§ **Exercise brief**
Give the lines of the records as a JSON list of strings, one per line and skipping blank lines. Start at the line that contains "How far is (x=594, y=292)" and go on through the line that contains "3754 millimetres".

[Spatial reasoning dataset excerpts]
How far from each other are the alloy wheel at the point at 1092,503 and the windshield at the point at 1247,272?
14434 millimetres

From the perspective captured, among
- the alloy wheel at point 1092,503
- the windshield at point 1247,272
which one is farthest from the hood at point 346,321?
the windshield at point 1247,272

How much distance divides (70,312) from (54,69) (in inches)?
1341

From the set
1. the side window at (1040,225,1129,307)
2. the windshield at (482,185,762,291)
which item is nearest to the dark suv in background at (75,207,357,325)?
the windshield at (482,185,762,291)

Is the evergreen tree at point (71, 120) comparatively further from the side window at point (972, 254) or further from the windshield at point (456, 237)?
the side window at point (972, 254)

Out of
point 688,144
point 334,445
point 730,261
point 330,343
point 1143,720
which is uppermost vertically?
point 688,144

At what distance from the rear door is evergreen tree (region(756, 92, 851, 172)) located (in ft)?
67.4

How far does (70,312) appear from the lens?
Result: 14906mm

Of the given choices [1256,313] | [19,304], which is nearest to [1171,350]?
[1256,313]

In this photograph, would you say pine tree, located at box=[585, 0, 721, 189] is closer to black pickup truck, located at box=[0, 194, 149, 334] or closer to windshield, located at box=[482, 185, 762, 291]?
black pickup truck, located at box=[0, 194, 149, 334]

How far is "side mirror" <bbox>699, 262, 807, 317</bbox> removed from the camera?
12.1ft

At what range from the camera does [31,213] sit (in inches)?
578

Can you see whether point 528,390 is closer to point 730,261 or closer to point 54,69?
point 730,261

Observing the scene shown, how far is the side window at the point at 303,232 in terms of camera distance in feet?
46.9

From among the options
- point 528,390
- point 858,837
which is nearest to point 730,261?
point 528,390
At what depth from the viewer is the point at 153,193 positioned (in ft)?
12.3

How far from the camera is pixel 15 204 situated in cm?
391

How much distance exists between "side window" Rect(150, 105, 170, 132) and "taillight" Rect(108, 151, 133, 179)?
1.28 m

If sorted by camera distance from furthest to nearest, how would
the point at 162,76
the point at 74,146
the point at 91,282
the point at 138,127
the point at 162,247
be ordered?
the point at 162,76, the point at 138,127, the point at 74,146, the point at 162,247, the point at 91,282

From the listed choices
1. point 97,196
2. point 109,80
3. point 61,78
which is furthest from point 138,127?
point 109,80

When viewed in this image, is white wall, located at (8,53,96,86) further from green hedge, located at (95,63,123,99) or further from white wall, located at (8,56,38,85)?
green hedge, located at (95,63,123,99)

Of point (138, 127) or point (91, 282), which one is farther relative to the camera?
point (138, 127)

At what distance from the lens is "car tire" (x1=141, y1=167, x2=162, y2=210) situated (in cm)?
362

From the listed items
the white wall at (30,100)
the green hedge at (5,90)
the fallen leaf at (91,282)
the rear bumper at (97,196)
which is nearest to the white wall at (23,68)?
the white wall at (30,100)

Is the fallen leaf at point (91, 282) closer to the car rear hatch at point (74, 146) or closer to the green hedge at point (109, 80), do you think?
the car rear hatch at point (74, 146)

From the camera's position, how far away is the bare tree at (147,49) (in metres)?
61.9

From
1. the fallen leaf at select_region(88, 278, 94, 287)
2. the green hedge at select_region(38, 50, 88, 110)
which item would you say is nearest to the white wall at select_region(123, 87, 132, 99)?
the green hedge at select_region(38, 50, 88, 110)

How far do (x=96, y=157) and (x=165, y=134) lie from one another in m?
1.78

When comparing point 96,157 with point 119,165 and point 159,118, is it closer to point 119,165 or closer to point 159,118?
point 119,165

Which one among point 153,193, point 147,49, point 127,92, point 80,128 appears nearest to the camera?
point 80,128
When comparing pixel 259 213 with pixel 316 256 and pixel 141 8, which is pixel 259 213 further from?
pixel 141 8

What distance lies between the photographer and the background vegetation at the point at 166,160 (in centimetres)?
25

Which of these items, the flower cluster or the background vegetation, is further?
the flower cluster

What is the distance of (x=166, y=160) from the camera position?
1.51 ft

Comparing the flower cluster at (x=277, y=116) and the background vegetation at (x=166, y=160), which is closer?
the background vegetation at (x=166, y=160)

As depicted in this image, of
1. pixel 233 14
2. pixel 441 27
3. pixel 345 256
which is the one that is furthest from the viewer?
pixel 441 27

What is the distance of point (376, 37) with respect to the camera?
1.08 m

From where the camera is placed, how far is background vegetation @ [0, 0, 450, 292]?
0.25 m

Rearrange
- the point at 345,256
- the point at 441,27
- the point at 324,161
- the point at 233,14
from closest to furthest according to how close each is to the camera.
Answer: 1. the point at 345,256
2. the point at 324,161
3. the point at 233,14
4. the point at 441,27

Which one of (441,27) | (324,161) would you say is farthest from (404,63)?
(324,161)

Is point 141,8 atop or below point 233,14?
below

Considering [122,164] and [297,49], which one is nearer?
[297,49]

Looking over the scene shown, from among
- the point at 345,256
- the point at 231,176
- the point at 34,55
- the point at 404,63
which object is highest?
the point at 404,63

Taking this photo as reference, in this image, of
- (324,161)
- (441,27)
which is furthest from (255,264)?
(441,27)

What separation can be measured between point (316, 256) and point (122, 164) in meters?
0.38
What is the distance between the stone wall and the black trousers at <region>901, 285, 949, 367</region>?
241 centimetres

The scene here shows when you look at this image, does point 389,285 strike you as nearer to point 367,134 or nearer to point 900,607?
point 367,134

==

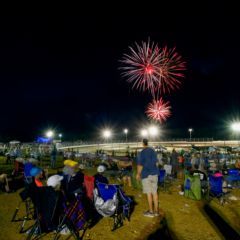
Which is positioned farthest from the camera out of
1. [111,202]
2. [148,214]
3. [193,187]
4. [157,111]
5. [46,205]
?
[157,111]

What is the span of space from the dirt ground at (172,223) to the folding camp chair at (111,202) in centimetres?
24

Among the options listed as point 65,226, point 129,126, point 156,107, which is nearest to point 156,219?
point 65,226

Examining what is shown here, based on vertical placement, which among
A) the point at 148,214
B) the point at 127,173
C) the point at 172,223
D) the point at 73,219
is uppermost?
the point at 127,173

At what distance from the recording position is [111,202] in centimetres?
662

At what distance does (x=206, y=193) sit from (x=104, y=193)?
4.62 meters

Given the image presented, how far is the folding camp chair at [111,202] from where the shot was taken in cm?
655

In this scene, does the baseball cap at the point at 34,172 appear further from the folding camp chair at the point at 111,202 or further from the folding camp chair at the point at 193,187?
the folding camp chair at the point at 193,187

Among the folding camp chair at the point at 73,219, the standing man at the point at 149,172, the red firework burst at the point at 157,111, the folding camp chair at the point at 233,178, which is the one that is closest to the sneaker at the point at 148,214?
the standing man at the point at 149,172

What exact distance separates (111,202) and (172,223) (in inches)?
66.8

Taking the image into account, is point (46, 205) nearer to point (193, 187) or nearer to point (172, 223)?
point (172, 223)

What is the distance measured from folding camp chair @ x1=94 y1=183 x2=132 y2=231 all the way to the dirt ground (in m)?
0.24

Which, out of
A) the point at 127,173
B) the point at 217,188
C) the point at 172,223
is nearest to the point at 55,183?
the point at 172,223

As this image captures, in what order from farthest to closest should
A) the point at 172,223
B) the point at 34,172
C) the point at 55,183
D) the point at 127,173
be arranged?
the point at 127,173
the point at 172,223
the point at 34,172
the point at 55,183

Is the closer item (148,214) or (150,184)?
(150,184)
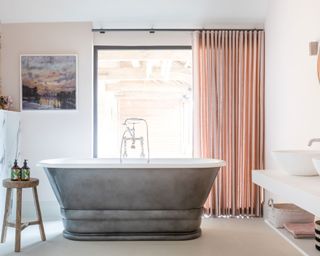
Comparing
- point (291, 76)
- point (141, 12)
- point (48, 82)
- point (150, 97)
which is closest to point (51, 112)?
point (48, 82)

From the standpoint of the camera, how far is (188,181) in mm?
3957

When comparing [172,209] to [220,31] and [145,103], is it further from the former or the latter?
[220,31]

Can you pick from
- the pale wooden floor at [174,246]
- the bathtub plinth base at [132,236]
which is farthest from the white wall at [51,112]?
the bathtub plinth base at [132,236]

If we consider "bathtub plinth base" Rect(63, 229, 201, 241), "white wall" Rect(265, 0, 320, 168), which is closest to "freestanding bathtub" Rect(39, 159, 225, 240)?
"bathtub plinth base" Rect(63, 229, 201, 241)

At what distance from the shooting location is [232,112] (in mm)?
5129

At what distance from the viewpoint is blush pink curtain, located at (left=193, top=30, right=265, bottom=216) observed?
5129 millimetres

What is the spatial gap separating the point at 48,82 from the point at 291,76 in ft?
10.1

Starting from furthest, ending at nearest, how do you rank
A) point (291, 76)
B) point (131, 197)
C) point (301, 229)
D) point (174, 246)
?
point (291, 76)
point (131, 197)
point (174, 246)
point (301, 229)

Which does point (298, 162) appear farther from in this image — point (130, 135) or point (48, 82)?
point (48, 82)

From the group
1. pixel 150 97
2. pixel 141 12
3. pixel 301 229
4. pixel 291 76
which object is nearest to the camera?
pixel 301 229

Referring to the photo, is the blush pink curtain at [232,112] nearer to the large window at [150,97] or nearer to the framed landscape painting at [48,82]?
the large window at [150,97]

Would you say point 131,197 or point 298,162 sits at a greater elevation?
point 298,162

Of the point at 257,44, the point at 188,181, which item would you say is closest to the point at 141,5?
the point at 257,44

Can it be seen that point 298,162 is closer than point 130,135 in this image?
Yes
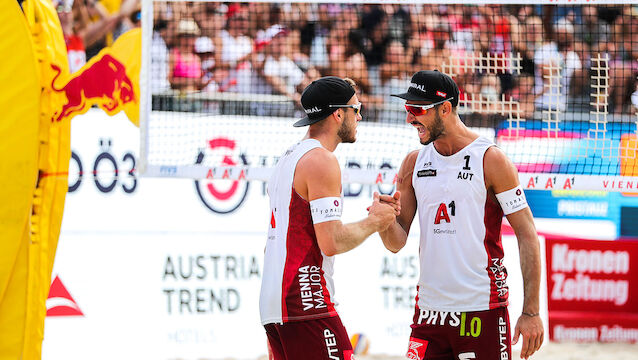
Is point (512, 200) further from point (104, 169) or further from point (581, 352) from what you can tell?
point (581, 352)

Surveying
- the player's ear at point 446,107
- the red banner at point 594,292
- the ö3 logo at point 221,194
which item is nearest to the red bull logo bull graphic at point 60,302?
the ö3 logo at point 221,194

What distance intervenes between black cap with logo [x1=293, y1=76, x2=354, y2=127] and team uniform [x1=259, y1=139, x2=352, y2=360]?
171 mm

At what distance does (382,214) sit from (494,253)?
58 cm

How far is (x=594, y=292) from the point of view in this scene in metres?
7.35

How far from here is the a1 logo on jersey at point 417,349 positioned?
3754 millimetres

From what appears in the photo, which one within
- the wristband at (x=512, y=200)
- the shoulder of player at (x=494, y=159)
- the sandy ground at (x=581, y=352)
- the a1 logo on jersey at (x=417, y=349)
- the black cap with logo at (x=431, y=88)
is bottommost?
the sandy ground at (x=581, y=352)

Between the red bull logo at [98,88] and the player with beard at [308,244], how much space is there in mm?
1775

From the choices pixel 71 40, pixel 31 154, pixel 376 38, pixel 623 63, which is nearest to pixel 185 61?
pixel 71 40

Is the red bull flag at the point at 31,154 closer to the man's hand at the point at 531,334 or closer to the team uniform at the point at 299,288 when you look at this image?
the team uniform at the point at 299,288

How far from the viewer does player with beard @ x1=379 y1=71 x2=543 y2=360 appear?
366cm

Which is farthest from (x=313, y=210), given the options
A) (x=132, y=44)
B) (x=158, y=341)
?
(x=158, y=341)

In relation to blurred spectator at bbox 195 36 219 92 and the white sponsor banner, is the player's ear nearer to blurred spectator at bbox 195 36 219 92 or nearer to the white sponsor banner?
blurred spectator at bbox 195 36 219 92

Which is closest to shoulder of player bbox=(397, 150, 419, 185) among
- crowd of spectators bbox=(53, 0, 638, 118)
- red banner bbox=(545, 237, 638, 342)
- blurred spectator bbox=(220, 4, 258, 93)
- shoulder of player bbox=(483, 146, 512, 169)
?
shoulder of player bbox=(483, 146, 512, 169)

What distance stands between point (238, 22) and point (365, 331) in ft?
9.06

§ **Task answer**
[
  "How far is (x=594, y=292) from the point of view in this scene in metres?",
  "7.35",
  "How far from here is the a1 logo on jersey at point 417,349 positioned?",
  "3754 millimetres"
]